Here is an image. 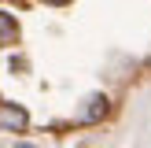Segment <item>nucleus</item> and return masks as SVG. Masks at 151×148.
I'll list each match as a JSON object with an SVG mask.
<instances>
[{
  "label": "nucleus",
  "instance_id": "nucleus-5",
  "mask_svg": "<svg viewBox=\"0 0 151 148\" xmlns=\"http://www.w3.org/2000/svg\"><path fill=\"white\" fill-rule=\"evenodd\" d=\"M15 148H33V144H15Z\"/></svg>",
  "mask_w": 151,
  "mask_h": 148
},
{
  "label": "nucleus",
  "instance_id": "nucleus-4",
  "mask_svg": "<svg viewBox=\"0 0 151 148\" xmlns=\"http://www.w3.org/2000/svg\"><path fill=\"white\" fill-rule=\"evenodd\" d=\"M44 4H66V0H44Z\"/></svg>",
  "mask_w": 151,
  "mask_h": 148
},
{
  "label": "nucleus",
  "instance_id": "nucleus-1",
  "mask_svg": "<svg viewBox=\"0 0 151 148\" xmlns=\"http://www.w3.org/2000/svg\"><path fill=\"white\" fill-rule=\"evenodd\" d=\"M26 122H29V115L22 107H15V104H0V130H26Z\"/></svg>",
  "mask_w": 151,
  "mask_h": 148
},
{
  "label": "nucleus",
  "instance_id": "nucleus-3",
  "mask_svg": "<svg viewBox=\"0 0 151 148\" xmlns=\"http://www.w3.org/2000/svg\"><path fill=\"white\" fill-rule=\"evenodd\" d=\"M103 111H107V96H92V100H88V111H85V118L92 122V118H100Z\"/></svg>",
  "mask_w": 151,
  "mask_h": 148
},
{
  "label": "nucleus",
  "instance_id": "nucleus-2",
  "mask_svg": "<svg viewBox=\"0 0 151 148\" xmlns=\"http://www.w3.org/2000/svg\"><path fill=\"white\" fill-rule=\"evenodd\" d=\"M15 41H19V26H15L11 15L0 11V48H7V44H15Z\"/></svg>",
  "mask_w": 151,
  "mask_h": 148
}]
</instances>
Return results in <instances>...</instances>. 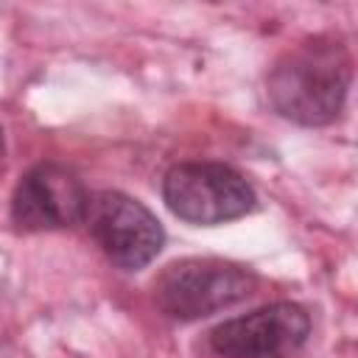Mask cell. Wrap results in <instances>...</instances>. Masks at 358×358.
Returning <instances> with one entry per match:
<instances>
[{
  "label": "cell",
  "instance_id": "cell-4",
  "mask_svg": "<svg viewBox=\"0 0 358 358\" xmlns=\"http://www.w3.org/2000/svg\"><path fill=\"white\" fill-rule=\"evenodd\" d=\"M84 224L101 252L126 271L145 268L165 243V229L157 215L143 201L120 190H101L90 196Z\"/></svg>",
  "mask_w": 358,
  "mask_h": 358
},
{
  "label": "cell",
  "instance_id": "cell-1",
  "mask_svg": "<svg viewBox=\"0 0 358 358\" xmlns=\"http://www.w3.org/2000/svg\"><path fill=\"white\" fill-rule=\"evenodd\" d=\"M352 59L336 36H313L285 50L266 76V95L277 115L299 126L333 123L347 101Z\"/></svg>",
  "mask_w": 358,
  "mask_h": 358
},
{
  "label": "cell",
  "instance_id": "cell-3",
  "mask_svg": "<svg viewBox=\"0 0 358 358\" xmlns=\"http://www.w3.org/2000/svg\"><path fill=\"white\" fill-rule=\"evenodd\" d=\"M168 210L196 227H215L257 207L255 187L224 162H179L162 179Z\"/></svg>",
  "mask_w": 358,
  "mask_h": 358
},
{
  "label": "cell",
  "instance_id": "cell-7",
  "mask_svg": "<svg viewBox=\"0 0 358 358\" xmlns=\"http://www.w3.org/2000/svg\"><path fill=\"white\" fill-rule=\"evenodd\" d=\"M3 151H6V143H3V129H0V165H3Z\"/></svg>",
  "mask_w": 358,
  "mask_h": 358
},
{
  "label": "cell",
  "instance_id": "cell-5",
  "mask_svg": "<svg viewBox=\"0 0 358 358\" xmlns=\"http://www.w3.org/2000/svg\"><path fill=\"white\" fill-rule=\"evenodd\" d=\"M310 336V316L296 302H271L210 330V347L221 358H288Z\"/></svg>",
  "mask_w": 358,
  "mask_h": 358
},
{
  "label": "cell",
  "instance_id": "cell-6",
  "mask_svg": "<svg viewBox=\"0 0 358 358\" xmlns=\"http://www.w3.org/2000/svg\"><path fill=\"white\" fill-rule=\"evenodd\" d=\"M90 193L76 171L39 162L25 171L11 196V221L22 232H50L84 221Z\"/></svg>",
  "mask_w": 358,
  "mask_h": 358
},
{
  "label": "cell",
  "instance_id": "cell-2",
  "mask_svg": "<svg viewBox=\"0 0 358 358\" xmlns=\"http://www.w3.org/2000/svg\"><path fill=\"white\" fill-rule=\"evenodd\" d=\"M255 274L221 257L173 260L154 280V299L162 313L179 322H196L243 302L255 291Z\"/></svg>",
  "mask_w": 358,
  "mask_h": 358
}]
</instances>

###

What to produce: Please locate every line of the material above that contains the string "match", and copy each of those lines.

Exercise result:
I'll list each match as a JSON object with an SVG mask.
Returning <instances> with one entry per match:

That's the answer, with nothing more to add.